* **Task item**:
Wherever a line in the data below holds "silvio", copy that line.

Segment Start: Exercise input

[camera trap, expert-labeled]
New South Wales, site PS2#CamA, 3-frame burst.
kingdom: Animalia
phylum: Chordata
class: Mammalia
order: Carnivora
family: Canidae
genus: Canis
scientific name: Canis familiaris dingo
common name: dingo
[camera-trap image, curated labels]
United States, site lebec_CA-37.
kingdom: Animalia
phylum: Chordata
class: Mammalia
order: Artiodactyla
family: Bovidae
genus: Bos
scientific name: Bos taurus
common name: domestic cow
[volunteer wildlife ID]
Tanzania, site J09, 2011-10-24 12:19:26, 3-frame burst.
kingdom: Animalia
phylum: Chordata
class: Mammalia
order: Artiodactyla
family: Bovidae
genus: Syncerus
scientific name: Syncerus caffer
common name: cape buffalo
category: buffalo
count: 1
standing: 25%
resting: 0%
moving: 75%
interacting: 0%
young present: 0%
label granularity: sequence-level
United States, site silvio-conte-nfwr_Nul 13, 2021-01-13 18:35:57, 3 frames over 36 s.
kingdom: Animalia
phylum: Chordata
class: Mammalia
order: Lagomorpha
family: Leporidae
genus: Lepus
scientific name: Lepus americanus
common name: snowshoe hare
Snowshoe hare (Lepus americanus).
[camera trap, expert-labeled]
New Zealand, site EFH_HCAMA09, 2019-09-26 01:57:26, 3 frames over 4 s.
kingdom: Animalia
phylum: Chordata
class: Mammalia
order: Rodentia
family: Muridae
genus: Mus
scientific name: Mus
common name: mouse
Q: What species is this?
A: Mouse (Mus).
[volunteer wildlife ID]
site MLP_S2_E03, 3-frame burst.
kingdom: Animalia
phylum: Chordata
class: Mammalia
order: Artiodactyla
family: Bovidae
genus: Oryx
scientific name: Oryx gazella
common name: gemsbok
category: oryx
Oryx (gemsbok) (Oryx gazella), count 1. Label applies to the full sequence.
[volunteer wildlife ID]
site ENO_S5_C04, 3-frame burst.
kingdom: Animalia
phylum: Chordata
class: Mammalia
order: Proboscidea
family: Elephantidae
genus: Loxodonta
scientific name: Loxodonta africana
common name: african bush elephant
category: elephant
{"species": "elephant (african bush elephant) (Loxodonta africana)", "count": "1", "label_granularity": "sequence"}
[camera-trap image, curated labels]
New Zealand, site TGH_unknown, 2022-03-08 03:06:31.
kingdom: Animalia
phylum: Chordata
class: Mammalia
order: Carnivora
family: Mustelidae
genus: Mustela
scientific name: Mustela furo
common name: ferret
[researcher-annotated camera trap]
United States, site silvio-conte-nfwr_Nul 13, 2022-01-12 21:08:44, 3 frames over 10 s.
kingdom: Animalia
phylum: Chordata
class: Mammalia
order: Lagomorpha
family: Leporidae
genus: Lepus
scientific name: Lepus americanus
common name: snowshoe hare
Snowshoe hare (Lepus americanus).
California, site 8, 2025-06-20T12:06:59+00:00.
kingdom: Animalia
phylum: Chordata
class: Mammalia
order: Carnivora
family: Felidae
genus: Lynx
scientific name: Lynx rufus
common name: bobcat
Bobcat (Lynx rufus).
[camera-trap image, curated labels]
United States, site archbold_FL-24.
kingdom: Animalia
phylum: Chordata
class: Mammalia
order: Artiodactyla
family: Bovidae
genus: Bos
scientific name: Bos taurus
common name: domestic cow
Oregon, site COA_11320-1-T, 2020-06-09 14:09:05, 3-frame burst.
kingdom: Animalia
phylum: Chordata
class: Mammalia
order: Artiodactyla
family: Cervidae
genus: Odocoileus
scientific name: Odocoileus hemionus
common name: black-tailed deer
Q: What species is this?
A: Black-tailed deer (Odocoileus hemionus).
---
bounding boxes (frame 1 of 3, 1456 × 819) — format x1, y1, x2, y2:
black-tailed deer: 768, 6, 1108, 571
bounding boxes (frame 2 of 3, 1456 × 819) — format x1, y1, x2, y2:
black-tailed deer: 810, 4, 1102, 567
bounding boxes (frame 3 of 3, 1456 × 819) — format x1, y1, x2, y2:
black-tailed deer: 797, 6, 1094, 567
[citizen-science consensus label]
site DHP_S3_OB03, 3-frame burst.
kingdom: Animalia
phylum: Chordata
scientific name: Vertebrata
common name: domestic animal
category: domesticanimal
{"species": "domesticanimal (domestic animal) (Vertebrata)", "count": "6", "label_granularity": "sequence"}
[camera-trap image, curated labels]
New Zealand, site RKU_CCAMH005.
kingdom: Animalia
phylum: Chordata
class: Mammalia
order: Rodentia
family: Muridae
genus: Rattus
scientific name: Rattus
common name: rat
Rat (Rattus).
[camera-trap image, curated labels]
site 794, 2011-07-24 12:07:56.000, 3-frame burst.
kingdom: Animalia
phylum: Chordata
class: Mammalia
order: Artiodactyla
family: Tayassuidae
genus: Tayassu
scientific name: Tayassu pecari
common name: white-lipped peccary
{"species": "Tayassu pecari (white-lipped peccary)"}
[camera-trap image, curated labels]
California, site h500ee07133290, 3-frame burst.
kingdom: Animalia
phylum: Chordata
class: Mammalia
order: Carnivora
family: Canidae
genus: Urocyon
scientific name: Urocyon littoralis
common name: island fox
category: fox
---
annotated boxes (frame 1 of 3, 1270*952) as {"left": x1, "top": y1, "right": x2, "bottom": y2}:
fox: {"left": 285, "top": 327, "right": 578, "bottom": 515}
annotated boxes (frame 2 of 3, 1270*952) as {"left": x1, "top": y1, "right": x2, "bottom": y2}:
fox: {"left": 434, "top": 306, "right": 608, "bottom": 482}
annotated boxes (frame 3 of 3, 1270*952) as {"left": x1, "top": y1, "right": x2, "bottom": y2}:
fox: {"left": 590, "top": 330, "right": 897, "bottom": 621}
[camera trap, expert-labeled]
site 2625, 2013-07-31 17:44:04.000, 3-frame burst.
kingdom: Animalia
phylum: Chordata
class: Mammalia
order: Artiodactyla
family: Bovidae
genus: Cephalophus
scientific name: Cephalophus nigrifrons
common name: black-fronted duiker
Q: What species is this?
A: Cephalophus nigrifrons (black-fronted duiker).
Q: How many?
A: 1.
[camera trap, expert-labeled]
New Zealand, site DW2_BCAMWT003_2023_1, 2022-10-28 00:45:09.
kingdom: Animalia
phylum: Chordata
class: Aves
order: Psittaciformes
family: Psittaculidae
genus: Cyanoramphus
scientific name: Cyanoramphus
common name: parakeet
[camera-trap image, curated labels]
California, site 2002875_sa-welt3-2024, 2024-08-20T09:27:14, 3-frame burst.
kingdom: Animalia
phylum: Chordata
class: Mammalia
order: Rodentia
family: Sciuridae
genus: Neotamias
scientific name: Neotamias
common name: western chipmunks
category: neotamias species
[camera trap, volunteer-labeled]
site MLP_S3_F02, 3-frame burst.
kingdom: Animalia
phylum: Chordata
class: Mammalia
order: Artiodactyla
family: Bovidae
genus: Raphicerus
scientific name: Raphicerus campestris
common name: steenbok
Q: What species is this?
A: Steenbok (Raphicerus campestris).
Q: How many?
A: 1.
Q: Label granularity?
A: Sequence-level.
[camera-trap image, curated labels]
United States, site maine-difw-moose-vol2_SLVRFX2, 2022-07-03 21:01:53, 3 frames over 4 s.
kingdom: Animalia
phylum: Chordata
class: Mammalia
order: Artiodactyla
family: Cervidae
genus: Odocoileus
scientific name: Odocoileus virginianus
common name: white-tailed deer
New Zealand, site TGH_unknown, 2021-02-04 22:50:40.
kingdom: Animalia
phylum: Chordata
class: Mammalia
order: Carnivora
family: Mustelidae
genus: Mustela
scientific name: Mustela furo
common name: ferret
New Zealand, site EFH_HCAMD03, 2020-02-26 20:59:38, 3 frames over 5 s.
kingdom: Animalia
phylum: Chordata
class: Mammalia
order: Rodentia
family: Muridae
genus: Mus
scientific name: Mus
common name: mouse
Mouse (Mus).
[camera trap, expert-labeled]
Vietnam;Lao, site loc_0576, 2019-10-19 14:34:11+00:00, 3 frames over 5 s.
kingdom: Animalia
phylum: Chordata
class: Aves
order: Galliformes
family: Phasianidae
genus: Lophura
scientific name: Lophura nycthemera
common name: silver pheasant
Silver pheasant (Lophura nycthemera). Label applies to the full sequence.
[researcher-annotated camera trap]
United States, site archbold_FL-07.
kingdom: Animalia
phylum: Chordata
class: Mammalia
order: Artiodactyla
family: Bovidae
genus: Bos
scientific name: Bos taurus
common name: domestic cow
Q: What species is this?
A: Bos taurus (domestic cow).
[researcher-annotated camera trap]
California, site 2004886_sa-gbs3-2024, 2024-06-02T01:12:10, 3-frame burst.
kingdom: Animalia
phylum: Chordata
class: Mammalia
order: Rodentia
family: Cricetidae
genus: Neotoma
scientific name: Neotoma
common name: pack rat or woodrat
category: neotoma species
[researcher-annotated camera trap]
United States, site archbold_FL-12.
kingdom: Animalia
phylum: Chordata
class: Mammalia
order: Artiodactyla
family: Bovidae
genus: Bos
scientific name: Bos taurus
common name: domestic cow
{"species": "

Segment End: Exercise input

* **Answer space**:
United States, site silvio-conte-nfwr_Nul 13, 2021-01-13 18:35:57, 3 frames over 36 s.
United States, site silvio-conte-nfwr_Nul 13, 2022-01-12 21:08:44, 3 frames over 10 s.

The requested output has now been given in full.